Finding yourself in need of refinancing directly after closing on a mortgage for your house can happen for a variety of reasons. You may have experienced an emergency that requires you to take cash from your equity or down payment. Alternatively, if the interest rates dropped, you can save money by refinancing with more favorable terms. Perhaps you would like to remove a co-signer or add another person to your note. Regardless of the reason, you should consider important factors before you refinance.
There is no law to prevent you from refinancing your loan as soon as you close a mortgage on your house. However, that doesn't mean that it's always a good idea to do so. Even though you are legally able to refinance right away, your mortgage note may contain clauses that delay you from doing so. Lenders make money from the interest charged over the course of your loan.
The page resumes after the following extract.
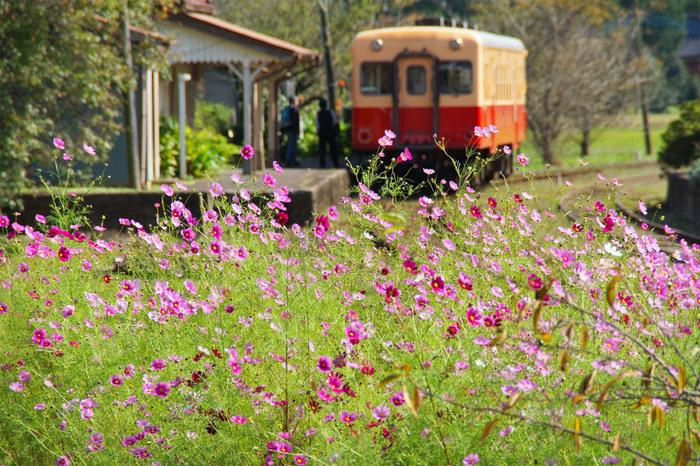 コスモスの季節も素敵です。四季折々の草花を楽しめるのも魅力です。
Therefore, provisions in your mortgage may be written in such a way as to prevent you from refinancing with another lender too soon.
Some mortgages specify prepayment penalties if you refinance before a certain amount of time, such as six months or one year. The cost can range from a percentage of the loan amount to a few months of interest payments. This can reduce the benefit of refinancing. If you wrap the penalty into the new loan, then you have increased the principal balance that you will be paying off for up to 30 years. Sometimes loans specify that the prepayment penalty does not apply if you sell your home.
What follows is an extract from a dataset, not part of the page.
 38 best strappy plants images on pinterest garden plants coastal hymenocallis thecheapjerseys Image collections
If you want to refinance to draw cash out of your equity to remodel, consolidate bills or for some other reason, you may have to wait. When the real estate market is rising quickly, you can take advantage of the equity in your home right away. However, if home prices are stabilized or decreasing, you will have to wait to refinance until other similar homes in your area sell for more than what you paid. If you want the best refinance rate, then you shouldn't borrow more than 80 percent of the value of your home. Therefore, when you think your equity is more than 20 percent, it may be time to shop around for a new loan.
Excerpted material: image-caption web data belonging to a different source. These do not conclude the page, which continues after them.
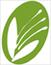 Institute of Botany CAS logo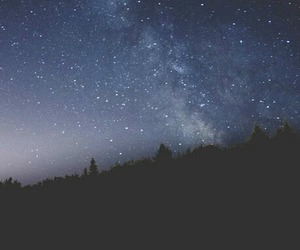 forest, night, and sky image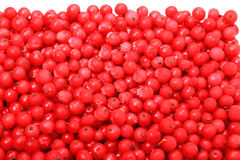 Frozen berries red currants Stock Images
Even though you may be able to refinance your mortgage as soon as you close your loan, it may not be financially wise to do so. Unless you purchase a no-cost loan, which may carry a higher interest rate or wrap fees into the new loan, there will be an expense when you refinance. You can pay fees for the appraisal (which may be waived if there is a recent one on file), origination fee, discount points, escrow charges and prepaid insurance and taxes, as an example of the costs involved with refinancing.